FINMA Opens Consultation on the AMLO-FINMA: What the Proposed Revisions Actually Change

11 min read Oisin Maher
#AML #FINMA #AMLO-FINMA #GwV-FINMA #Switzerland #FATF #Correspondent Banking #Sanctions #Compliance #Regulation #Banking

On 12 May 2026, the Swiss Financial Market Supervisory Authority (FINMA) opened a public consultation on a partial revision of the FINMA Anti-Money Laundering Ordinance (AMLO-FINMA — in German, the Geldwäschereiverordnung-FINMA or GwV-FINMA). The consultation runs until 9 June 2026, and the revised ordinance is scheduled to take effect on 1 January 2027, in lockstep with revised versions of the Swiss Bankers Association's Code of Conduct (CDB 20) and the rule book of the Swiss Insurance Association's self-regulatory organisation (SRO-SIA). The package is short — eight substantive items in seventeen pages of explanatory report — but it is more consequential than its scope suggests, because it closes the loop on a multi-year programme of Swiss AML reform and lands just before the country's fifth FATF mutual evaluation.

We have read all four consultation documents — the press release, the key points sheet, the draft amending ordinance, and the explanatory report — and what follows is a walk-through of what is actually changing, why, and what financial intermediaries should be doing now.

AMLO-FINMA partial revision · consultationSwitzerland · FINMA
Consultation live · closes 9 June 2026

Eight months from consultation opening to joint entry into force

The AMLO-FINMA revision lands on 1 January 2027 alongside the revised CDB 20 and SRO-SIA rule book, closing out the FATF-flagged items before the next Swiss mutual evaluation.

  1. Step 112 May 2026
    Consultation opened

    FINMA publishes the partial revision of the AMLO-FINMA together with the explanatory report, draft amending ordinance, and key points sheet.

  2. Step 29 Jun 2026
    Consultation closes

    Four-week consultation under Article 10 paragraph 2 of the FINMA Supervision Ordinance — the shortened path used for revisions of limited scope.

  3. Step 3H2 2026
    Final ordinance

    FINMA finalises the AMLO-FINMA text in parallel with the revised CDB 20 and SRO-SIA rule book, both timed to enter into force together.

  4. Step 41 Jan 2027
    Joint entry into force

    AMLO-FINMA, revised CDB 20, and revised SRO-SIA rule book all take effect on the same day.

  5. Step 52027 / 2028
    FATF 5th evaluation

    Next Swiss mutual evaluation — the FATF-driven items in this revision (Articles 9b and 37 paragraph 5) close out the gaps flagged in 2016 and 2023.

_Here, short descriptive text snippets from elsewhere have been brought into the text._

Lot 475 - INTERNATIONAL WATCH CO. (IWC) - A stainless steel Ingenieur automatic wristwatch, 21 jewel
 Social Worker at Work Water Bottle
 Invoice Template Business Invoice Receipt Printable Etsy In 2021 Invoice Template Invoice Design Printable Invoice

From the 12 May 2026 consultation opening to the next FATF mutual evaluation — the dates that bracket Switzerland's AMLO-FINMA revision

Overview

  1. The legislative chain this revision completes
  2. Understanding the ownership and control structure: new Article 9b
  3. Embargo measures move from implicit to explicit: new Article 30
  4. Correspondent banking: payable-through accounts come under explicit rules
  5. Sub-accounts for unnamed clients: new Article 65 paragraph 2 letter d
  6. A bookkeeping change for Liechtenstein payments
  7. Updated references to recognised self-regulation
  8. What the process tells us
  9. What this revision is, and is not
  10. What we are watching, and what to do now

The legislative chain this revision completes

The Anti-Money Laundering Ordinance-FINMA is the operational layer of Swiss anti-money-laundering regulation. It sets out, for FINMA-supervised financial intermediaries, how the higher-level rules — the Anti-Money Laundering Act (AMLA, Geldwäschereigesetz or GwG) and the Federal Council's Anti-Money Laundering Ordinance (AMLO, Geldwäschereiverordnung or GwV) — are to be implemented in practice. When the higher-level instruments move, the AMLO-FINMA has to follow.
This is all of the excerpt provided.